The American company IBM announced its cooperation with the US space agency NASA to launch weather and climate forecasting applications supported by artificial intelligence technologies.
IBM explained that the two institutions are combining their knowledge and skills in the fields of earth sciences and artificial intelligence, for the model, which they say will offer “significant advantages over current technology.”
She noted that her current “GraphCast” and “Forecast” models generate weather forecasts more quickly than traditional meteorological models.
IBM statement
IBM says: These models are not basic yet, but it is working to develop a more advanced model supported by generative artificial intelligence applications, to produce artificial intelligence simulators that make weather predictions based on sets of training data.
They indicated that these forms will be free; Because it also cannot encode the physics that is at the core of weather forecasting.
She stated that the main goal of these applications is to improve forecast accuracy for other climate applications, predict meteorological phenomena, derive high-resolution information based on low-resolution data, and determine conditions leading to everything from aircraft disturbances to forest fires.
NASA
The essential ingredient is data, which is something NASA has in abundance. To make NASA’s vast and growing data archive more accessible, IBM and NASA set out a year ago to build an open-source geospatial foundation model. Now available on Hugging Face, the model can help scientists estimate the extent of past floods and wildfires. IBM is also using the model to help map urban heat islands in the UAE and track reforestation in Kenya.
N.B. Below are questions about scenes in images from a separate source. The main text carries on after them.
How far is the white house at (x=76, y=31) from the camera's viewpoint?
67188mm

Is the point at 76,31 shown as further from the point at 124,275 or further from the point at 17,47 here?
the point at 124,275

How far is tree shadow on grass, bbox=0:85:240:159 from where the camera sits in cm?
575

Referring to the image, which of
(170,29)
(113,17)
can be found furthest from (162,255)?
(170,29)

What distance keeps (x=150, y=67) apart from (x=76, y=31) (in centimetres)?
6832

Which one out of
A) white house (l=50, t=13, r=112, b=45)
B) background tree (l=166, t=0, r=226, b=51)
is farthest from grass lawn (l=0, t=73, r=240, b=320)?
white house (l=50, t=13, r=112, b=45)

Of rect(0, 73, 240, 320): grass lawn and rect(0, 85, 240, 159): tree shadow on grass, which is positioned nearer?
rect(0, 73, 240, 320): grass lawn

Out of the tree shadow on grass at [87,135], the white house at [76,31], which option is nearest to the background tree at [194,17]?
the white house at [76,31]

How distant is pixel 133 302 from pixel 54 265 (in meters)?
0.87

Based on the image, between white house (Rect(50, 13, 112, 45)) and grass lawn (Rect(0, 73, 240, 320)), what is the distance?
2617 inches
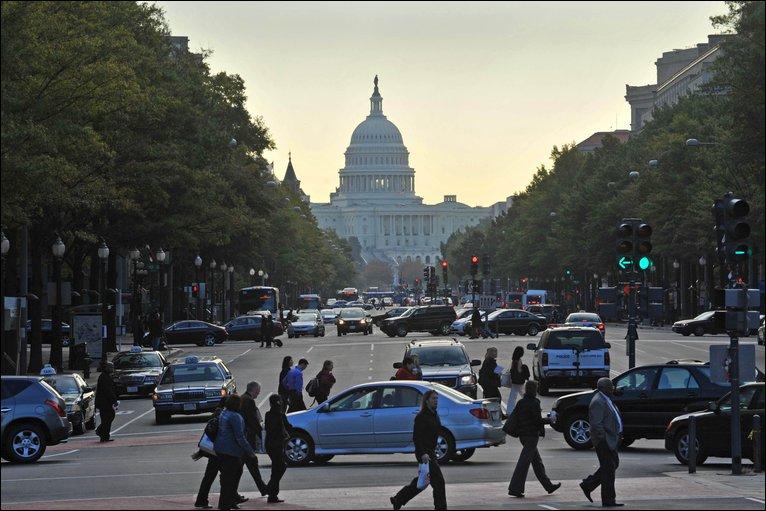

Encouraged by these results, IBM and NASA decided to branch out. A new foundation model aimed at making weather and climate applications faster, more accurate, and more accessible is now in the works. Other potential applications include helping climate experts infer high-resolution information from low-res data, identify conditions conducive to wildfires, and predict hurricanes, droughts, and other extreme events.
In September, IBM and NASA hosted a workshop to discuss their proposed roadmap for building a weather and climate foundation model. When finished, the model will be made open source and publicly available.
AI Foundation Model
IBM and NASA’s goal is to create a multimodal AI foundation model for weather and climate prediction that can be adapted to many downstream tasks with relatively few GPUs. AI experts at IBM will work closely with climate scientists and other domain experts at NASA to test and validate the model on seven applications, including 10-14 day weather forecasts and things like dust storms and aviation turbulence.
Once trained, the model will be made openly available on Hugging Face, making weather and climate modeling much more accessible to the global research community. This work is part of a larger effort by IBM and NASA to develop foundation models that can answer some of the most pressing questions about our changing climate and environment.